Permutations and Combinations
Contents
Permutations and Combinations#
The Counting Principles#
To fill in by referring to Choo Yan Min’s book on Counting Principles.
The Multiplication Principle (MP)#
We start off with a simple example. Let us assume we have to choose lunch and dinner on an airplane. We were offered 2 choices in lunch menu and 3 choices in dinner menu which we denote \(l_1, l_2\) and \(d_1, d_2, d_3\) respectively.
We claim that there are a total of \(2 \times 3 = 6\) choices. We first convince ourselves this is true by enumerating manually:
Recall Multiplication is nothing but Addition, and \(2 \times 3\) can be understood as \(3 + 3\), where we can understood it as if we choose \(l_1\) and fix it as it is, how many choices can we have for dinner, the answer is 3 choices and therefore we have a total of \(3 + 3\) since we have 2 lunch choices, so we add twice. The same can be said if we see \(2 \times 3\) as \(2 + 2 + 2\), as we can fix dinner as \(d_1\) and ask, how many choices do we have now? The answer is 2, and we see that there are 3 dinner, so add them thrice.
Why do you multiply probabilities?#
Also appear in Chapter 2 summary.
Consider rolling a dice twice, what is the probability that you roll a 5 and 6 respectively.

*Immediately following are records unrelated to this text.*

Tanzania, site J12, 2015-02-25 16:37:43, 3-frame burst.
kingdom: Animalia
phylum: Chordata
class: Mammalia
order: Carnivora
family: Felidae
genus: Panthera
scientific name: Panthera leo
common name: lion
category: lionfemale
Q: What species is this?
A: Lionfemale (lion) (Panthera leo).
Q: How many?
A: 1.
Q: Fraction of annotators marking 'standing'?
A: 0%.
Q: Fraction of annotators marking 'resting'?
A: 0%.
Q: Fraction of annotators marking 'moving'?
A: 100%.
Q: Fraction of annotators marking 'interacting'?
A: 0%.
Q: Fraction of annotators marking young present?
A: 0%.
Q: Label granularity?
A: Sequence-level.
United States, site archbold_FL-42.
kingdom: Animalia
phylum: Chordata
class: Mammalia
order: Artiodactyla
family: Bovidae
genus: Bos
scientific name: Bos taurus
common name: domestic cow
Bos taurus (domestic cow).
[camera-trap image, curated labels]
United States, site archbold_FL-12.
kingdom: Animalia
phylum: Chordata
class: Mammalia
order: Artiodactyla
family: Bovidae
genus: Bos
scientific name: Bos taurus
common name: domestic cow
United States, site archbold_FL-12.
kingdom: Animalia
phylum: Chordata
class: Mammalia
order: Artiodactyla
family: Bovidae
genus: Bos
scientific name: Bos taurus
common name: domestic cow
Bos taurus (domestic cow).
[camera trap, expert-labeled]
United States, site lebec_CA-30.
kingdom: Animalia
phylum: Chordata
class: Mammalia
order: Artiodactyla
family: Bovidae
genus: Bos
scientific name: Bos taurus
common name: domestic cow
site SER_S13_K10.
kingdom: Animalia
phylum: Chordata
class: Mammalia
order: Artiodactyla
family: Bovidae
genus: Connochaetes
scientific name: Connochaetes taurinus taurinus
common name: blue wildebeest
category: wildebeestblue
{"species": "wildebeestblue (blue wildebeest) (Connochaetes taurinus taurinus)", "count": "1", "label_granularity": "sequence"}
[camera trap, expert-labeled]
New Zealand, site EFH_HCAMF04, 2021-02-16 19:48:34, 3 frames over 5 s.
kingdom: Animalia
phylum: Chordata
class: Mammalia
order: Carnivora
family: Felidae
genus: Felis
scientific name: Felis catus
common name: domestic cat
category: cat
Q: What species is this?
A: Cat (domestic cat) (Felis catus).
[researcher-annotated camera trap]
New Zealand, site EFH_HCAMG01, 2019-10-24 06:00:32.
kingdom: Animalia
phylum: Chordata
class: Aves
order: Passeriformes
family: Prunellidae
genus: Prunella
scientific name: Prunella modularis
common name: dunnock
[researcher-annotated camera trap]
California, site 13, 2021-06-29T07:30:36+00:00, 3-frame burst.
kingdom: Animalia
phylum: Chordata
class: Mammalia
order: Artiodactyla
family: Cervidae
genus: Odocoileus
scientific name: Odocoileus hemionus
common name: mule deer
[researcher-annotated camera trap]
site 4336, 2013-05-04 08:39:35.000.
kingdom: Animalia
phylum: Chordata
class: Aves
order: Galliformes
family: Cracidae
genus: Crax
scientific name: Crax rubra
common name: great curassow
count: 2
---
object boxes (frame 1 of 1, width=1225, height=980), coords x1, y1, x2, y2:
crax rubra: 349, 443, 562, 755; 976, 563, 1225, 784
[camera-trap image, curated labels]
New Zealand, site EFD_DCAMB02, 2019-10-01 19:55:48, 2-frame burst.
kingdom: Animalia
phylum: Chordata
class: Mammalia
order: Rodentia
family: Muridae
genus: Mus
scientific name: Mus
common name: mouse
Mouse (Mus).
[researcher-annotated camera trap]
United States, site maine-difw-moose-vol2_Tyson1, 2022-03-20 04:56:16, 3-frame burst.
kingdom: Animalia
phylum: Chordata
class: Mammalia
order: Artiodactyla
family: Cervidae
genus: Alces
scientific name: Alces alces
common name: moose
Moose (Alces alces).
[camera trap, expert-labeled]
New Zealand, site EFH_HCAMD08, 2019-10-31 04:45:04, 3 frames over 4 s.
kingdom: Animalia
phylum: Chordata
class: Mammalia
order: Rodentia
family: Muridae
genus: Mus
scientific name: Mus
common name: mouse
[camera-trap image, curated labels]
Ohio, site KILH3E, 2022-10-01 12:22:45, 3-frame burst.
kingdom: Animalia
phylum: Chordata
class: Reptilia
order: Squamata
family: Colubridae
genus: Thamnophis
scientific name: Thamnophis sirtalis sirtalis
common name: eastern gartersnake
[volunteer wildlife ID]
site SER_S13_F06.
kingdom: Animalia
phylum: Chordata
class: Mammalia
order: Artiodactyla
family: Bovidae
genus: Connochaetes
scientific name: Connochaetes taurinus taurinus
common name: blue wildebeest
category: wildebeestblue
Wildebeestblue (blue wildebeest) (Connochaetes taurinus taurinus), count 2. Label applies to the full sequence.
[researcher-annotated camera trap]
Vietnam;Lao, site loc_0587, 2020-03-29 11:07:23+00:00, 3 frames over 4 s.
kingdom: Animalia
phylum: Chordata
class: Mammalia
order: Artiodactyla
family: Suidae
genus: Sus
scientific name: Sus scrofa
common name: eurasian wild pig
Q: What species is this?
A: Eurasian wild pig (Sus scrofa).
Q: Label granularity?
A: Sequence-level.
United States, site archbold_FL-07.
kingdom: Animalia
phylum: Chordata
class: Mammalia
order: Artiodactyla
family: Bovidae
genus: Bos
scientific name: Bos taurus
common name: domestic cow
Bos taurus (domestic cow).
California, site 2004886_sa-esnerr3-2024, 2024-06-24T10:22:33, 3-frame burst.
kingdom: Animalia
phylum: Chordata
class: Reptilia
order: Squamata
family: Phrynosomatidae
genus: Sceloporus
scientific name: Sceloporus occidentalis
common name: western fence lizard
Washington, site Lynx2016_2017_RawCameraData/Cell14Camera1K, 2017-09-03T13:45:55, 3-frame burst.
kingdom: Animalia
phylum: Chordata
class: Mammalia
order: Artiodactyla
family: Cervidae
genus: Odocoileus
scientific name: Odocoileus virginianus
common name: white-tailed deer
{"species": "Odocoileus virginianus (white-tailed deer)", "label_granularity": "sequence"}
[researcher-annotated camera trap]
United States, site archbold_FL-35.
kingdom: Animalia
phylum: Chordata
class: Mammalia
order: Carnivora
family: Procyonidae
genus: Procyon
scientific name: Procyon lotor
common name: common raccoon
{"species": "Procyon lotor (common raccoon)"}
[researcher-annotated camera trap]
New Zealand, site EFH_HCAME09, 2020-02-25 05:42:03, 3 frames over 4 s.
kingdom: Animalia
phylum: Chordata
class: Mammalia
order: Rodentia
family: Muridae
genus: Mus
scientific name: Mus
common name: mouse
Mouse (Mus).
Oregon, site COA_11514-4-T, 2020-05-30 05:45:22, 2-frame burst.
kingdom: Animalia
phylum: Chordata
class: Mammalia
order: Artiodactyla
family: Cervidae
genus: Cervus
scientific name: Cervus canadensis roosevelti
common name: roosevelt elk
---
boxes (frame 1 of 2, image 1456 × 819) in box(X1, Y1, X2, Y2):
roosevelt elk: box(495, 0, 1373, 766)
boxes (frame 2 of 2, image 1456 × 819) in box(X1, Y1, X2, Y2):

We all know the answer is \(\dfrac{1}{6} \times \dfrac{1}{6} = \dfrac{1}{36}\). But why?
This can be first understood that our denominator is the total outcomes in our sample space \(\S\). This is \(36\), why? By our counting principle on multiplication, we know that if we have \(6\) choices in roll \(1\) and \(6\) choices in roll 2, then the cross-product is \(6 \times 6 = 36\) total choices. One can enumerate \(\{(1,1), (1,2), \ldots, (6,6)\}\) to see why.
Now the numerator is also related to the counting principle of multiplication as well! In roll 1, rolling a 5 is 1 choice, rolling a 6 next is 1 choice, so total there is a only one combination choice \(1 \times 1\)!
Now if we reframe the problem to what is the probability that you roll a 1, 2 or 3 in the first roll and 2 or 3 in the second roll. Then of course our denominator don’t change as \(36\), but our numerator changes, since in roll 1 we have 3 choices, and roll 2 have 2 choices, by the multiplicative principle we have a total of \(3 \times 2 = 6\) choices, and so our probability is \(\dfrac{6}{36}\) now. You can verify that there are indeed \(6\) choices manually.
Now the most important part is we can use this if both events are independent! If not we need to be careful!.